We live in a complex and dynamic system; the supply chain sits at the base of it all. We benefit from the economies of scale serving the supply chain, so we have access to cheap vehicles, efficient and cheap long haul trucks give us access to food and products. Tinker with that too aggressively and people can die.

The best route toward action on things like this are cultural - educate individuals and make alternatives available. People can adjust at their own convenience, and the trend of markets will resolve on a balance between health and safety risks and convenience.

You could simply ban private cars, and presumably 35k fewer deaths would occur each year in the US, and we could work on monolithic solutions to things like brake dust and tire dust. We've decided that our collective quality of life and the benefits conferred us by allowing private transportation far outweigh the harms. We need to find where the balance is between the potential harms of these dusts and how much we're willing to give up in mitigating those harms.

Anyway - it's not a trivial exercise, it's a microcosm of the global economy, with surprising complexity and dependencies at every level.


>We've decided that our collective quality of life and the benefits conferred us by allowing private transportation far outweigh the harms

Speak for yourself.
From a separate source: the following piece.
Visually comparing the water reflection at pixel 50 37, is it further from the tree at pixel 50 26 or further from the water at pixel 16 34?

At least in cities, cars and car-centric cities have absolutely destroyed our economies. People drive for trip less than a mile because walking is miserable, and walking is miserable because the city is built around driving and without regard for pedestrians needing to constantly cross major intersections.

To be fair, cars aren't the root problem here - the root problem is the hypertrophic cities craze that started in the 1780s that made streets so cavernous and muddy (with incredibly wide streets, the middle was often left unpaved to save money, since there was plenty of room on the side to walk) and miserable that cars were a genuine improvement.

( A Traditional City Primer: https://www.andrewalexanderprice.com/blog20131204.php )

That link doesn't cover the history of hypertrophic cities, but it demonstrates quite well how terrible modern streets are.